**Required task**: All entries below are to be set down again, identical to the source.

**The input**:
○ ○ ○ ○ ○
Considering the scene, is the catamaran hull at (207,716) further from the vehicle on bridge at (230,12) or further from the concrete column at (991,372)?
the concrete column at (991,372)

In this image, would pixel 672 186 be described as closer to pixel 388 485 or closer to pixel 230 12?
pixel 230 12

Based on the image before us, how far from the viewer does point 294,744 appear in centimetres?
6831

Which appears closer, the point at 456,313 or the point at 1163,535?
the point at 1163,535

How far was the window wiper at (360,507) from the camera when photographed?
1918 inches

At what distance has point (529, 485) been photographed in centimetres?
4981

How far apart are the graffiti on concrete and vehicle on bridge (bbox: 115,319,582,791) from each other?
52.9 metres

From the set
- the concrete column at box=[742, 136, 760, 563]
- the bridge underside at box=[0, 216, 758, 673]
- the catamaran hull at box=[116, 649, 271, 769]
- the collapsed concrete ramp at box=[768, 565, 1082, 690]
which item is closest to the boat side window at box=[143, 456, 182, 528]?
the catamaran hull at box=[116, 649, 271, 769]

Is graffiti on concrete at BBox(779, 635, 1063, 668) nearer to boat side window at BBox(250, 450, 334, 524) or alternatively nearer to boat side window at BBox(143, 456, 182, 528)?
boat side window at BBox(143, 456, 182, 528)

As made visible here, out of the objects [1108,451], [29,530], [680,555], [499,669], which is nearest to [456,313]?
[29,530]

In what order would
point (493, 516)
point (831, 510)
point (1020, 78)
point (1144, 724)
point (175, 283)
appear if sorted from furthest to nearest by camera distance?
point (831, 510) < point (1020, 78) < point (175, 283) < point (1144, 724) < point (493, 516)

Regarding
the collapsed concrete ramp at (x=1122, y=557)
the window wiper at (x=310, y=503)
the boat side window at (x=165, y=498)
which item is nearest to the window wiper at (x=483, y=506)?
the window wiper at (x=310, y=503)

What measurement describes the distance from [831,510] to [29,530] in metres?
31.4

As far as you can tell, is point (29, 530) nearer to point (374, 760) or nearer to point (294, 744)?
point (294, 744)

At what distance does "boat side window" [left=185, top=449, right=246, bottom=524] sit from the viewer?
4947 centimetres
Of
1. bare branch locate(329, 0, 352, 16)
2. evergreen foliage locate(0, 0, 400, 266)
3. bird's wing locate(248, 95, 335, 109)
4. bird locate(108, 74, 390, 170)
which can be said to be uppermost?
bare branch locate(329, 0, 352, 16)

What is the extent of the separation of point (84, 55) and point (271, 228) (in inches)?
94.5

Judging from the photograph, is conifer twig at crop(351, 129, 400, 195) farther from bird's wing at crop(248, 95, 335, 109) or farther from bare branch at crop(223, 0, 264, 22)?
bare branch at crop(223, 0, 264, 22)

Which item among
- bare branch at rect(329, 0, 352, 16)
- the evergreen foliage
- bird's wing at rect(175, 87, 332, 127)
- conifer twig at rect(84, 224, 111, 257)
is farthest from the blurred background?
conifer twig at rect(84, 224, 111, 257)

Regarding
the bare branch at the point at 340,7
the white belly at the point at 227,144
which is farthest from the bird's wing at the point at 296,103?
○ ○ ○ ○ ○
**Answer to the exercise**:
Considering the scene, is the catamaran hull at (207,716) further from the vehicle on bridge at (230,12) or further from the concrete column at (991,372)?
the concrete column at (991,372)

In this image, would pixel 672 186 be described as closer to pixel 388 485 or closer to pixel 230 12?
pixel 230 12

Based on the image before us, how far from the viewer does point 294,744 appear in centimetres?
6831

Which appears closer, the point at 456,313 or the point at 1163,535?
the point at 1163,535

How far was the window wiper at (360,507) from the camera when photographed?
1918 inches

At what distance has point (529, 485) been photographed in centimetres?
4981

How far apart are the graffiti on concrete and vehicle on bridge (bbox: 115,319,582,791) from each other?
52.9 metres

From the set
- the concrete column at box=[742, 136, 760, 563]
- the bridge underside at box=[0, 216, 758, 673]
- the catamaran hull at box=[116, 649, 271, 769]
- the collapsed concrete ramp at box=[768, 565, 1082, 690]
which item is closest to the boat side window at box=[143, 456, 182, 528]?
the catamaran hull at box=[116, 649, 271, 769]

Is graffiti on concrete at BBox(779, 635, 1063, 668) nearer to boat side window at BBox(250, 450, 334, 524) or alternatively nearer to boat side window at BBox(143, 456, 182, 528)?
boat side window at BBox(143, 456, 182, 528)

As made visible here, out of the objects [1108,451], [29,530], [680,555], [499,669], which is nearest to [456,313]?
[29,530]

In what order would
point (493, 516)
point (831, 510)
point (1020, 78)
point (1144, 724)
point (175, 283)
appear if sorted from furthest to nearest by camera distance?
point (831, 510) < point (1020, 78) < point (175, 283) < point (1144, 724) < point (493, 516)

Regarding
the collapsed concrete ramp at (x=1122, y=557)
the window wiper at (x=310, y=503)
the boat side window at (x=165, y=498)
which item is nearest to the window wiper at (x=483, y=506)?
the window wiper at (x=310, y=503)

What measurement describes the distance from [831,510] to [29,530] in metres?
31.4

As far as you can tell, is point (29, 530) nearer to point (374, 760) or nearer to point (294, 744)?
point (294, 744)

At what distance does "boat side window" [left=185, top=449, right=246, bottom=524] sit from the viewer?
4947 centimetres
Of
1. bare branch locate(329, 0, 352, 16)
2. evergreen foliage locate(0, 0, 400, 266)
3. bird's wing locate(248, 95, 335, 109)
4. bird locate(108, 74, 390, 170)
which can be said to be uppermost?
bare branch locate(329, 0, 352, 16)

What is the extent of the separation of point (84, 55) and point (271, 228) (in inches)?
94.5

Judging from the photograph, is conifer twig at crop(351, 129, 400, 195) farther from bird's wing at crop(248, 95, 335, 109) or farther from bare branch at crop(223, 0, 264, 22)?
bare branch at crop(223, 0, 264, 22)

Which item among
- bare branch at rect(329, 0, 352, 16)
- the evergreen foliage
- bird's wing at rect(175, 87, 332, 127)
- conifer twig at rect(84, 224, 111, 257)
is farthest from the blurred background?
conifer twig at rect(84, 224, 111, 257)

Regarding
the bare branch at the point at 340,7
the white belly at the point at 227,144
which is farthest from the bird's wing at the point at 296,103?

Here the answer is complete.